[Source data — start]
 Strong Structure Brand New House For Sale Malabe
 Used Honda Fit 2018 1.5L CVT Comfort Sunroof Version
[Source data — finish]
[Source data — start]
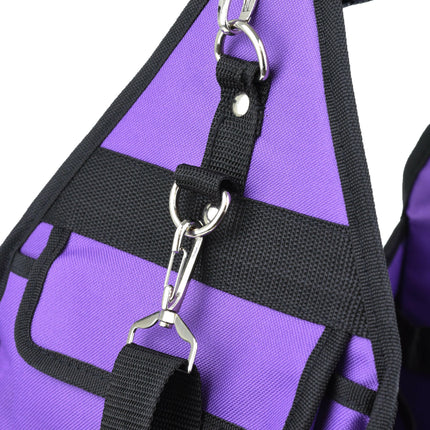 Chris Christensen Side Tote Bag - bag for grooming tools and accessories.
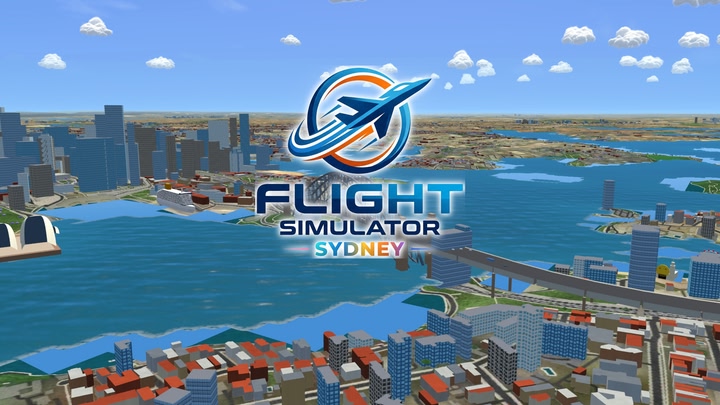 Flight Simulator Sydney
[Source data — finish]
[Source data — start]
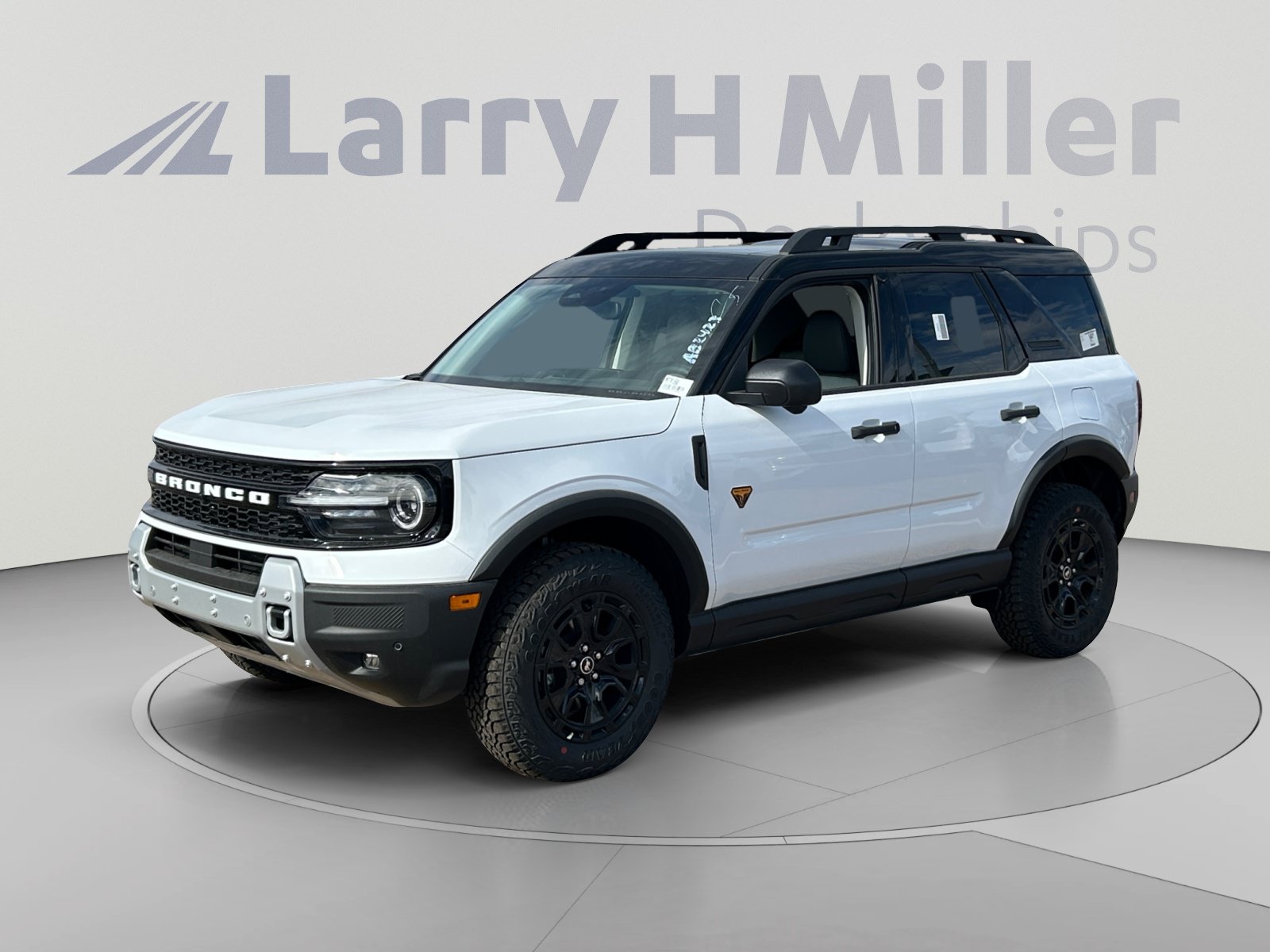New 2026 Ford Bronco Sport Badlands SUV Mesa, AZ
[Source data — finish]
Exercise objective:
Please rewrite the entries as a numbered list, starting with the line that contains "Chris Christensen Side" and going on through the line that contains "Flight Simulator Sydney", with blank lines left out. Leave the pictures out of your answer.

Answer to the exercise:
1.  Chris Christensen Side Tote Bag - bag for grooming tools and accessories.
2.  Flight Simulator Sydney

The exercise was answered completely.